In response to the imperative of the climate crisis, California is in the midst of deployment of low-carbon energy generation and electrified heating and transportation at a rapid pace. In 2018 the grid managed by the California Independent System Operator (CAISO) was already generating 26 percent of its power from non-hydro renewable sources, with an additional ten percent hydroelectric power; and with SB 100, California statute now sets a target of 100 percent carbon free electricity by 2045. Maintaining this fast pace of decarbonization requires action across multiple domains on the grid from generators to loads. This study describes new findings on the scale of the opportunity for enabling load shifting as a form of demand response (DR) in California, as part of this renewable energy transition. We use the shorthand term Shift to refer to this potential load-shifting DR resource.
The operating principles for the electric power system mean that achieving California’s renewable energy goals requires careful planning to build and operate the system in a way that maintains reliability at low cost. The most fundamental of these principles is that generation and demand need to be balanced at all times. Historically this has meant building adequate flexible and dispatchable generators that can be operated to match inflexible and uncontrolled loads. Meeting large fractions of demand with variable renewable energy (VRE) generation introduces a new paradigm, exemplified by the “duck curve” in California. In the times of year it occurs, the duck curve illustrates the net electricity demand that must be met by non-VRE generation; it has sharp peaks in morning and evening (the “tail” and “head” of the duck, respectively) and steep transitions to a deep midday trough (the duck’s “belly”) resulting from solar generation. Balancing the duck curve is a key priority for integrating increasing levels of VRE on the California grid.
Shift DR is one of several renewables integration planning approaches that can work together to balance a high-VRE system. Others include “overbuilding” renewable energy with the intent to curtail during times of surplus generation, building and operating transmission lines to integrate regional systems, and building and operating energy storage to match generation with loads. Based on the 2019-2020 Integrated Resource Planning (IRP) model for California—which did not consider Shift among its resource options—the least-cost pathway for achieving California GHG goals includes all of these other approaches. The Reference System Portfolio that is used to inform utility planning includes development of energy storage that is operated to serve about 10 GWh of consumption on the average day in 2020, 70 GWh in 2030, and 400 GWh by 2045. There is also significant curtailment of VRE in this least-cost portfolio, with 4 GWh on the average day in 2020, rising to 15 GWh by 2030 and 100 GWh by 2045.

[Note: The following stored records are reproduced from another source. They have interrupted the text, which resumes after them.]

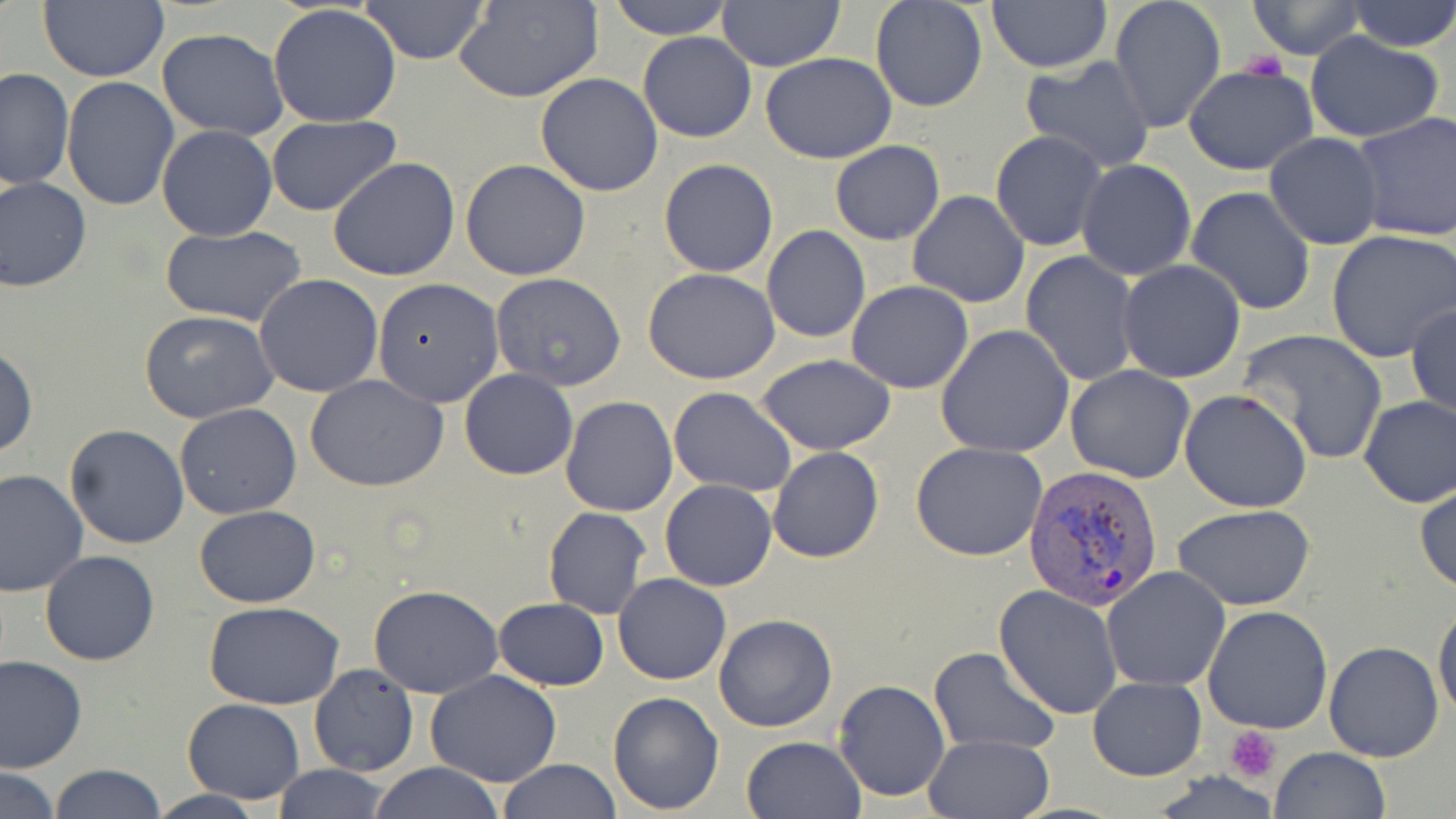
Summary:
  - Coordinate format: approximate bounding boxes as [x1, y1, x2, y2] in pixels
  - Plasmodium vivax-infected red blood cell locations: [1025, 463, 1164, 610]
  - Uninfected red blood cell locations: [38, 0, 168, 82], [607, 0, 734, 40], [716, 0, 843, 70], [869, 0, 989, 113], [987, 0, 1111, 73], [1109, 0, 1226, 133], [1248, 0, 1366, 58], [1344, 0, 1456, 52], [359, 1, 490, 64], [457, 1, 602, 104], [267, 5, 402, 129], [157, 28, 290, 141], [639, 31, 756, 143], [1304, 31, 1445, 142], [760, 53, 897, 164], [1018, 54, 1156, 174], [1182, 62, 1319, 175], [2, 66, 76, 191], [536, 73, 663, 197], [61, 75, 179, 211], [1351, 110, 1456, 242], [265, 114, 402, 217], [155, 125, 277, 242], [991, 129, 1107, 251], [1264, 131, 1383, 249], [830, 140, 945, 245], [327, 158, 460, 281], [658, 158, 779, 278], [460, 159, 590, 281], [1076, 159, 1196, 280], [0, 176, 93, 293], [1185, 187, 1314, 316], [907, 190, 1030, 308], [162, 226, 306, 327], [761, 226, 871, 343], [1327, 229, 1456, 362], [1021, 251, 1142, 386], [1117, 259, 1247, 384], [644, 269, 782, 385], [490, 272, 627, 391], [254, 274, 384, 397], [372, 279, 504, 409], [847, 281, 973, 392], [1406, 302, 1455, 423], [140, 309, 278, 422], [936, 325, 1074, 459], [1239, 329, 1388, 465], [0, 343, 38, 460], [756, 355, 898, 453], [1066, 365, 1196, 484], [459, 368, 578, 480], [307, 376, 447, 492], [668, 387, 798, 496], [1179, 390, 1312, 514], [559, 395, 677, 516], [1358, 395, 1456, 507], [174, 402, 302, 520], [64, 423, 192, 550], [911, 442, 1048, 562], [768, 448, 884, 563], [0, 469, 89, 595], [1415, 474, 1456, 595], [659, 478, 777, 592], [194, 504, 320, 609], [1173, 505, 1319, 611], [543, 508, 651, 619], [40, 549, 160, 665], [1104, 566, 1231, 692], [614, 573, 731, 684], [368, 585, 505, 699], [994, 585, 1122, 720], [493, 598, 608, 690], [1432, 600, 1455, 724], [203, 601, 345, 710], [1202, 605, 1333, 735], [713, 613, 837, 732], [1324, 640, 1444, 761], [928, 646, 1060, 753], [0, 656, 87, 772], [310, 664, 418, 777], [426, 671, 563, 787], [1087, 677, 1207, 781], [834, 679, 949, 802], [607, 691, 724, 813], [181, 698, 306, 802], [923, 733, 1055, 819], [741, 734, 867, 819], [1268, 747, 1390, 819], [497, 759, 621, 818], [367, 763, 505, 819], [50, 764, 165, 819], [273, 764, 390, 819], [1, 767, 62, 819], [1151, 774, 1282, 816], [145, 789, 265, 819]
  - Platelet locations: [1240, 52, 1287, 83], [1226, 726, 1283, 780]
  - Slide-level diagnosis: Plasmodium vivax
  - Magnification: 1000x
  - Image size: 1456×819 pixels
  - Stain: May-Grünwald-Giemsa
  - Field of view: single
  - Preparation: thin blood smear
  - Modality: light microscopy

Throughout this report we compare the Shift resource to curtailment and storage as benchmarks, providing context for the results we report related to the quantity, cost, and performance of Shift. The timing of evening peak and curtailment defines times when load shifting is most valuable and would likely be used. The quantity of curtailment and use of storage to balance the system represent how much Shift could be valuable at the upper bound if Shift is inexpensive. The cost of energy storage is also a useful benchmark for the cost of Shift because it is the most comparable “competing” technology option; we therefore use the cost of storage to set a reference price level below which Shift will be most broadly cost competitive.